After Mr Mubarak's resignation, the controls at the entrances disappeared and people who had never visited the square poured in, many of them aggressive and scornful of the political idealism of the protesters.

South African-born Logan, her crew and a security detail appear to have been surrounded near a tent city that had sprung up in the square. Logan became separated from her crew and security. One source said soldiers went in to rescue them, but Logan fell as they tried to escape. Sources in the US said the attack went on for up to 30 minutes. Her clothes were torn off and the crowd hit her and beat her with poles.

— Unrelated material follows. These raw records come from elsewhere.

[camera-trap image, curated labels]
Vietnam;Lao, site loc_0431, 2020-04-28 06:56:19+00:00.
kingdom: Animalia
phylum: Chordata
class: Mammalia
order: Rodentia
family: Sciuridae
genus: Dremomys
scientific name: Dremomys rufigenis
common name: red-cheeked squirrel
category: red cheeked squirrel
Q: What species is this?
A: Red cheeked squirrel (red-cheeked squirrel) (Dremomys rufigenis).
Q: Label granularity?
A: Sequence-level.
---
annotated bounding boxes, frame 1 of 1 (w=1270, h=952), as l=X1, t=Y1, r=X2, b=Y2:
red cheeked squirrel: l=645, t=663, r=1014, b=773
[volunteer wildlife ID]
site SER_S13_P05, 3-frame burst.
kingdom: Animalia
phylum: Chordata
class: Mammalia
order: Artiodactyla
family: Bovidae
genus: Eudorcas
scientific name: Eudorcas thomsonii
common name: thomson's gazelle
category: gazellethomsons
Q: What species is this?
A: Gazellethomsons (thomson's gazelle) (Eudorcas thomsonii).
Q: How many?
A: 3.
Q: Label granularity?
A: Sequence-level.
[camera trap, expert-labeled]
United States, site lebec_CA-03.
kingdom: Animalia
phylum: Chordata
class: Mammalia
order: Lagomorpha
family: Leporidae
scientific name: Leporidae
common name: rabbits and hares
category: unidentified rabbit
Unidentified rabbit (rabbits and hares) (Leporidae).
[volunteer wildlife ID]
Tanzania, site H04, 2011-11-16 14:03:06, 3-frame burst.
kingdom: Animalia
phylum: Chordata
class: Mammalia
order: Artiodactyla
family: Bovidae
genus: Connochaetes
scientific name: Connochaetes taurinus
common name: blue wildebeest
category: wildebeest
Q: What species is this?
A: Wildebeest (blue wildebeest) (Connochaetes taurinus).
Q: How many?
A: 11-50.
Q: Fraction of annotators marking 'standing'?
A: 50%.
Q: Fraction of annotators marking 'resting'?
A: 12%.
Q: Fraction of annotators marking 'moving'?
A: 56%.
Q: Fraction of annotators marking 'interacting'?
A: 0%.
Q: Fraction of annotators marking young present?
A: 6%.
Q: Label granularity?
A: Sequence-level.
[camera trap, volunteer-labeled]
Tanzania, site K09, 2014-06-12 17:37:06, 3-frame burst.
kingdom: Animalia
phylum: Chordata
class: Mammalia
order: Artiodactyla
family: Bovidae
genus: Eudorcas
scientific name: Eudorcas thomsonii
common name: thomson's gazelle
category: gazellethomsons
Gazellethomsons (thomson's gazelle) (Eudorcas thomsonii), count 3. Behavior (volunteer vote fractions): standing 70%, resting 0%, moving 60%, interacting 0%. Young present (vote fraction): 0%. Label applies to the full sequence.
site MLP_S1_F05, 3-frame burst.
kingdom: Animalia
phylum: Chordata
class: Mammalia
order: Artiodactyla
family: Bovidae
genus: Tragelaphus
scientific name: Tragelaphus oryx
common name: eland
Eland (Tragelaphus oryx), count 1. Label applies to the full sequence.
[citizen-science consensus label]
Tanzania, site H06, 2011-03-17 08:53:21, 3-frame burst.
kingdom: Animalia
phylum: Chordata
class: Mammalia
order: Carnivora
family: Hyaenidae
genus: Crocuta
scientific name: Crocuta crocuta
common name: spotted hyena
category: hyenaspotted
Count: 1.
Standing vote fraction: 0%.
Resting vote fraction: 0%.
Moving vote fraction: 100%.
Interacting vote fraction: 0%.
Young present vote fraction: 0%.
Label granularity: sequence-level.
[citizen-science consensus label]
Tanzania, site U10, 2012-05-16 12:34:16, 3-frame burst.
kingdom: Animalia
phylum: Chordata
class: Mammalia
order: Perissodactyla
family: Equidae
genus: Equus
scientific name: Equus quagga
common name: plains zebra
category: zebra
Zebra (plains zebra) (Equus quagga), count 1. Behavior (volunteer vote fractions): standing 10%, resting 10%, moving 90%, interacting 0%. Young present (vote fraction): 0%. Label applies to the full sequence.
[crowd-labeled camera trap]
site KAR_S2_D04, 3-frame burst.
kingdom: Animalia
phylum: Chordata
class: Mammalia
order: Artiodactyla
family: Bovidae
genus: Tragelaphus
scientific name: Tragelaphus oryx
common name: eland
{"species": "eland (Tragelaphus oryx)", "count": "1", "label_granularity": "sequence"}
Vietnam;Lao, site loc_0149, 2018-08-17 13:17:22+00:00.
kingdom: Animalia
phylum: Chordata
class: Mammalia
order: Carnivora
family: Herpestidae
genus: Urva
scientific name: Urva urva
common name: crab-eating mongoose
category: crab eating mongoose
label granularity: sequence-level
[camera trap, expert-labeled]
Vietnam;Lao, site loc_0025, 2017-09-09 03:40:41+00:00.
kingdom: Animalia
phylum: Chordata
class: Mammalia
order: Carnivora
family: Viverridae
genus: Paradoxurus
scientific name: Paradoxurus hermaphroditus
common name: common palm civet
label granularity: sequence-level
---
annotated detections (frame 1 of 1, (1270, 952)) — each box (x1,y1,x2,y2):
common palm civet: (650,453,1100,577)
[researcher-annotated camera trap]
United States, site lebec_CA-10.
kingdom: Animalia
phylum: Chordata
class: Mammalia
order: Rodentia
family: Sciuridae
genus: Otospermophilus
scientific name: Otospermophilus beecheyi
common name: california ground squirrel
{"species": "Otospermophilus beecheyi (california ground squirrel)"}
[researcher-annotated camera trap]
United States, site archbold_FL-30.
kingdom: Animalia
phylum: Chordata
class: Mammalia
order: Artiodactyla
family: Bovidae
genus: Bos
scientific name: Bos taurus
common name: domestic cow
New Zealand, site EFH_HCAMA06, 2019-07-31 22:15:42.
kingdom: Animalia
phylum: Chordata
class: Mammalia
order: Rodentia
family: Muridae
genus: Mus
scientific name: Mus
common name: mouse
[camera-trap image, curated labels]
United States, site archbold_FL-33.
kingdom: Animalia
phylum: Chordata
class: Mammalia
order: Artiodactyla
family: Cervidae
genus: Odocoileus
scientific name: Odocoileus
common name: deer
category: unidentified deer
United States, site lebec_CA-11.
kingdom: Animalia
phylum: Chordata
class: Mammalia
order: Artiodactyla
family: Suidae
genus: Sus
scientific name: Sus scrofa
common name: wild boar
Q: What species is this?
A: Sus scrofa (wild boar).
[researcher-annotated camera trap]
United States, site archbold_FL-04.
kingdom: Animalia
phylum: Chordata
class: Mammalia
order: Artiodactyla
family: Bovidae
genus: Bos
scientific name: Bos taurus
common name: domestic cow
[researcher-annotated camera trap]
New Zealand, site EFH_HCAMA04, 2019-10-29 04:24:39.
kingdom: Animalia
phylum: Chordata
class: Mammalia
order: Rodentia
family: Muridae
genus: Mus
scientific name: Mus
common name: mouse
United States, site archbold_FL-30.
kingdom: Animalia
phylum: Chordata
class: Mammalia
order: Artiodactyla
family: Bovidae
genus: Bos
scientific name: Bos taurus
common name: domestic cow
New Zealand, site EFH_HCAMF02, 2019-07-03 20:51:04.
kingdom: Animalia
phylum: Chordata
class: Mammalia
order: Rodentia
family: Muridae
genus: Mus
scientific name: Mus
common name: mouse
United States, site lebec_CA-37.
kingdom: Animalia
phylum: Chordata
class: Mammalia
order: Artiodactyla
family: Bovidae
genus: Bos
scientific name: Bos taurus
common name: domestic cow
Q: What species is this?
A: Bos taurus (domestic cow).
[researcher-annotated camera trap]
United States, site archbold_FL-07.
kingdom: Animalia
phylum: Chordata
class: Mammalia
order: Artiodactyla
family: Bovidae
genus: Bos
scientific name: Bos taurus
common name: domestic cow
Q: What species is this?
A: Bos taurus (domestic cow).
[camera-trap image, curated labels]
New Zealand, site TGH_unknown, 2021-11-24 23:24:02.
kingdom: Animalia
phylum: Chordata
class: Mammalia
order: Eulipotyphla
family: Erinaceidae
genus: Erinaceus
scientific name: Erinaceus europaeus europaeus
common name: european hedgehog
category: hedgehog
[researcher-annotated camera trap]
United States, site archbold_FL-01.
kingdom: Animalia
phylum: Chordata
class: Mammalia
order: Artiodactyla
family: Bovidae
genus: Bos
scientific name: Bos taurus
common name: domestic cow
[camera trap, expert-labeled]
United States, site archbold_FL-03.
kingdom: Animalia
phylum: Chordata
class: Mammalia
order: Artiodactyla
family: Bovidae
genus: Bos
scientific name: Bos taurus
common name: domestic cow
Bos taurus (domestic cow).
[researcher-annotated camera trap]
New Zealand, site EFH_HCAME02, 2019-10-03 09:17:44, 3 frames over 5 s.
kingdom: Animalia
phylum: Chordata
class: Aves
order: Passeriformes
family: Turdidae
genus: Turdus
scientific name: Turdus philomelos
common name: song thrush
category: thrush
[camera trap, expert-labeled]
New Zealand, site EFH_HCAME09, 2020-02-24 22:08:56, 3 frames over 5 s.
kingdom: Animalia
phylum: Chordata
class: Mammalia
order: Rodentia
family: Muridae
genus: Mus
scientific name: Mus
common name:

Shouts of "Israeli" enraged the crowd even more.

The "shouts of 'Israeli'" were likely encouraged by reports in Egypt's state-run media that western journalists were acting as Israeli spies. According to Colvin's sources, Logan was also beaten with poles from the flags protestors had been flying in the square and aggressively pinched, leaving parts of her body "covered in red marks" that doctors originally thought were bite marks, She was, as CBS originally reported, rescued by a group of Egyptian women and soldiers, who escorted her back to her hotel.

Unsurprisingly, according to her friend, "the psychological trauma is as bad as, if not worse than, the physical injuries," and she is recovering at home with her family—though "friends expect Logan to return to the Middle East."